Robi dan kakak sulungnya Sigit Wahyudi digelandang polisi ke Komdak VII Jakarta Raya berikut delapan Mecedes seludupannya namun hanya beberapa jam mendekam di sel atas intervensi dari orang kuat keduanya langsung bisa menghirup udara bebas. Meski Robi bebas Hoegeng tetap meminta izin Presiden Soeharto untuk menyelidiki Robi Cahyadi.

Setelah mengantongi izin dari Soeharto, Hoegeng langsung membentuk tim dan melakukan investigasi. Namun ketika hendak melaporkan hasil penyelidikannya kepada Soeharto, Hoegeng menyaksikan Robi Cahyadi baru saja keluar dari rumah Soeharto, karena merasa dibohongi Hoegeng batal menyampaikan hasil temuan yang diperoleh oleh tim kepolisian.

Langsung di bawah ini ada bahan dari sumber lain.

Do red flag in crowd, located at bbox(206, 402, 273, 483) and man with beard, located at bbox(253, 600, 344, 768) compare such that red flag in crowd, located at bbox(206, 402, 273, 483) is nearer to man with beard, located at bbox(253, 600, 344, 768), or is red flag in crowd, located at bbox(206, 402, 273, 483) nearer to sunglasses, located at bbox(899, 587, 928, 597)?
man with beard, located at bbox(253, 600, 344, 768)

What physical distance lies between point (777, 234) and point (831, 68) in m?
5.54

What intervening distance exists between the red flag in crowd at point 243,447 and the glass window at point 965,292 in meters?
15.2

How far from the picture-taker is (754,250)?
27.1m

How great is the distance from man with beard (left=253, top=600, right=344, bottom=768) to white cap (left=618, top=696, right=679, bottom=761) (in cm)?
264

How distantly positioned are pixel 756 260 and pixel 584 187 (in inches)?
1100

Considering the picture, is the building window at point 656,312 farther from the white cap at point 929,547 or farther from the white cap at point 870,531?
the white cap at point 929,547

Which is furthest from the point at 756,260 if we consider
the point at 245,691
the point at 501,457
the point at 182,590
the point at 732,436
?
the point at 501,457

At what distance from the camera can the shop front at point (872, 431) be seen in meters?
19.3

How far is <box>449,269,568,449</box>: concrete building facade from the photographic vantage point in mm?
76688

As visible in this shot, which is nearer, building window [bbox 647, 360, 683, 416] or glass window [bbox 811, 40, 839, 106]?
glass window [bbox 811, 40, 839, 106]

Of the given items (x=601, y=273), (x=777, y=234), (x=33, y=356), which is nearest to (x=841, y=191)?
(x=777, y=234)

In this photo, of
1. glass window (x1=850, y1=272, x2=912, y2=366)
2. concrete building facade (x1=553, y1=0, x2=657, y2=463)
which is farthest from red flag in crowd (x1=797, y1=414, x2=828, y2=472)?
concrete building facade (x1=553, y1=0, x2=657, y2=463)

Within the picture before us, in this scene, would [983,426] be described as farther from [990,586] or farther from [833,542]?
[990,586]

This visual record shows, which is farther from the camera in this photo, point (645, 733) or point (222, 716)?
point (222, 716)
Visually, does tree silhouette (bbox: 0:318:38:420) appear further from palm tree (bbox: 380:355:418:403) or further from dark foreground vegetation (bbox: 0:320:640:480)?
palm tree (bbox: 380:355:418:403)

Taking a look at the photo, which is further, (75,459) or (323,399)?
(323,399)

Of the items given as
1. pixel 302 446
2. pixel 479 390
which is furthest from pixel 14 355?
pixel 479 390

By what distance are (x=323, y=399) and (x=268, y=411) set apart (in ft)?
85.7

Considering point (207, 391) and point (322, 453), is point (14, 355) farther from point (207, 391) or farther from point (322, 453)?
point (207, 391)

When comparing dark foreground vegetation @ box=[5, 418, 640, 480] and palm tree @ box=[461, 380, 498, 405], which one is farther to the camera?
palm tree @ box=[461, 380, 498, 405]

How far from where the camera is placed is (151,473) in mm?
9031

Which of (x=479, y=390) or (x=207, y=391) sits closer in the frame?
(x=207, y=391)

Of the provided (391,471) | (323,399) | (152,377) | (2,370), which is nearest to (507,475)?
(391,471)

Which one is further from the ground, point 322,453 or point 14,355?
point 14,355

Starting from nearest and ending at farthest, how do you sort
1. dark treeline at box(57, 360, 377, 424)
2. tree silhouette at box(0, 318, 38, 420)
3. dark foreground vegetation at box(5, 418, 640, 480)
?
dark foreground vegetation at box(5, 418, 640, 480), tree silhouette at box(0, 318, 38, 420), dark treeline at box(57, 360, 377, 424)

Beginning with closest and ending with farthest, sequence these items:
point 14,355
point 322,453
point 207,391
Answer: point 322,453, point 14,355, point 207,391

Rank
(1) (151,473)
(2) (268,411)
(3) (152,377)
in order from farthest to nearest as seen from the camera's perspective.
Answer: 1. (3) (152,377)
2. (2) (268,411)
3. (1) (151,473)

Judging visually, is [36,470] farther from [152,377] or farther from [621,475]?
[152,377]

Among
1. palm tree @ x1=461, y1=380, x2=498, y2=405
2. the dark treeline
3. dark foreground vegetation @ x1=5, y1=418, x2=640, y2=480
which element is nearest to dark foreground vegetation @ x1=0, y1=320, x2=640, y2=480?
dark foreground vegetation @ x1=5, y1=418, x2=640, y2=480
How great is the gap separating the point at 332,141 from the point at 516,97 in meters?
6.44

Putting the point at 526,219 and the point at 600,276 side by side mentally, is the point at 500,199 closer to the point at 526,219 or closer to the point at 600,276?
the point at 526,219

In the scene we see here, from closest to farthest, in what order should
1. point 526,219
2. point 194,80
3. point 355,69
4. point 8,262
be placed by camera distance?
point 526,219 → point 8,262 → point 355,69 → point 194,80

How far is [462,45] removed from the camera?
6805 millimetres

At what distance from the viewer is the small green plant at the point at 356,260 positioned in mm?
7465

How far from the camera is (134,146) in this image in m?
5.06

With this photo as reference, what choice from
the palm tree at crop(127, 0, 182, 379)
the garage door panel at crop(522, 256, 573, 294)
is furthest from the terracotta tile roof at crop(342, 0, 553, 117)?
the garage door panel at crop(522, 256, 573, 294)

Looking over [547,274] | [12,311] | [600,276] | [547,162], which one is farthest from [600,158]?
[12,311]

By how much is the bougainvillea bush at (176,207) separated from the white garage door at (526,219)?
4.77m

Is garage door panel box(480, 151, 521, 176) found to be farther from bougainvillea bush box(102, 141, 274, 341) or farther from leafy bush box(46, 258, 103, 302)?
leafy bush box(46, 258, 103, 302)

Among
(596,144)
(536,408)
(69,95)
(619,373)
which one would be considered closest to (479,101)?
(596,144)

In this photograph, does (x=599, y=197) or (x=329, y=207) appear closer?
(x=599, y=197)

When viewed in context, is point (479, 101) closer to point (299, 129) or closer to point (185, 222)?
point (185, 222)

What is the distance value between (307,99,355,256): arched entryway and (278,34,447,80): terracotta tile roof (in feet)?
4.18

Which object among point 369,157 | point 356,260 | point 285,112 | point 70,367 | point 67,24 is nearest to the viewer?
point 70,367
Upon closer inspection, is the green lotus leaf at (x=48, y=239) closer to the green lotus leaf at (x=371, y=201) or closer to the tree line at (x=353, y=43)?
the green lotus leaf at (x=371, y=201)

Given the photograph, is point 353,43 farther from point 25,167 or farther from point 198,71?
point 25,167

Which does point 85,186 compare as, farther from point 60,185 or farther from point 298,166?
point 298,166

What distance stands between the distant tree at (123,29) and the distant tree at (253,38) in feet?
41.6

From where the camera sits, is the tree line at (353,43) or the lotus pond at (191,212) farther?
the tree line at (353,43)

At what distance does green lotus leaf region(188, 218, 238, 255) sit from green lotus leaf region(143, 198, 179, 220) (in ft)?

Dari hasil investigasi yang dilakukan tim kepolisian berhasil membongkar jaringan yang lebih besar dibalik aksi penyeludupan yang dilakukan Robi Cahyadi. Jaringan melibatkan sejumlah nama pejabat seperti Kepala Badan Intelegen Suptopo Yuono dan Kepala Dinas Penyeludupan Bea Cukai Tanjung Priok Abu Kiswo.

Meski divonis sepuluh tahun penjara Robi Cahyadi hanya menjalani masa hukumannya selama dua setengah tahun, setelah keluar dari penjara Robi kembali berbisnis dalam sektor tekstil dan bermitra dengan keluarga Cendana.

Pada bulan oktober 1971 Hoegeng dipensiunkan dini oleh presiden dengan alasan peremajaan meski penggantinya adalah Inspektur Jenderal Polisi Mohammad Hasan yang umurnya jauh lebih tua darinya. Pasca penanganan kasus Cahyadi dan Sum Kuning isu pencopotan Jenderal Hoegeng dari jabatan Kapolri santer terdengar.

Melalui Menteri Pertahanan dan Keamanan Jenderal Maraden Panggabean, Hoegeng diberikan surat pemberitahuan sekaligus penunjukannya sebagai Duta Besar Kerajaan Belgia. Hal yang terdengar ganjil karena masa bakti Hoegeng saat itu belum habis. Meski kala itu Presiden Soeharto dikenal membuang secara halus petinggi yang mengancam rezimnya dengan menugaskannya sebagai Duta Besar, Hoegeng tetap bersikeras mencari jawaban pemberhentiannya, langsung kepada presiden Soeharto di rumah pribadinya Jalan Cendana 8 Menteng.

Saat akhirnya bertemu Soeharto penguasa orde baru itu tetap menawarkan jabatan Duta Besar kepada Hoegen dengan alasan tidak ada lagi tempat baginya di Indonesia. Mendengar pernyataan Soeharto ini Jenderal Hoegeng dengan lapang dada memilih keluar dari Institusi Polri.

Setelah tak lagi menjabat sebagai Kapolri Hoegeng mengisi masa pensiunnya melalui berbagai kegiatan seperti melukis, bermusik dan menyanyi. Di Hawaiian Seniors kala itu menjadi sarana Hoegeng menyalurkan hobinya kembali yang sempat digeluti semasa SMA. Hoegeng kembali mengisi layar kaca melalai tembang hawaiiannya selama sepuluh tahun.

Akibat penyakit struk yang dideritanya pada tanggal 14 Juli 2004 Hoegeng Iman Santoso meninggal dunia. Sesuai permintaannya sebelum meninggal, Jenazah Hoegeng dimakamkan di pemakaman umum berdekatan dengan makam para kerabatnya yang telah meninggal.

Meski telah berpulang hingga kini jejak langkah dan karakter pribadi Hoegeng Iman Santoso bisa menjadi teladan nyata bagaimana polisi menjadi representasi dari masyarakat. Sosok Hoegeng yang merakyat, sederhana, jujur dan anti korupsi hingga kini masih dirindukan dalam tubuh kepolisian.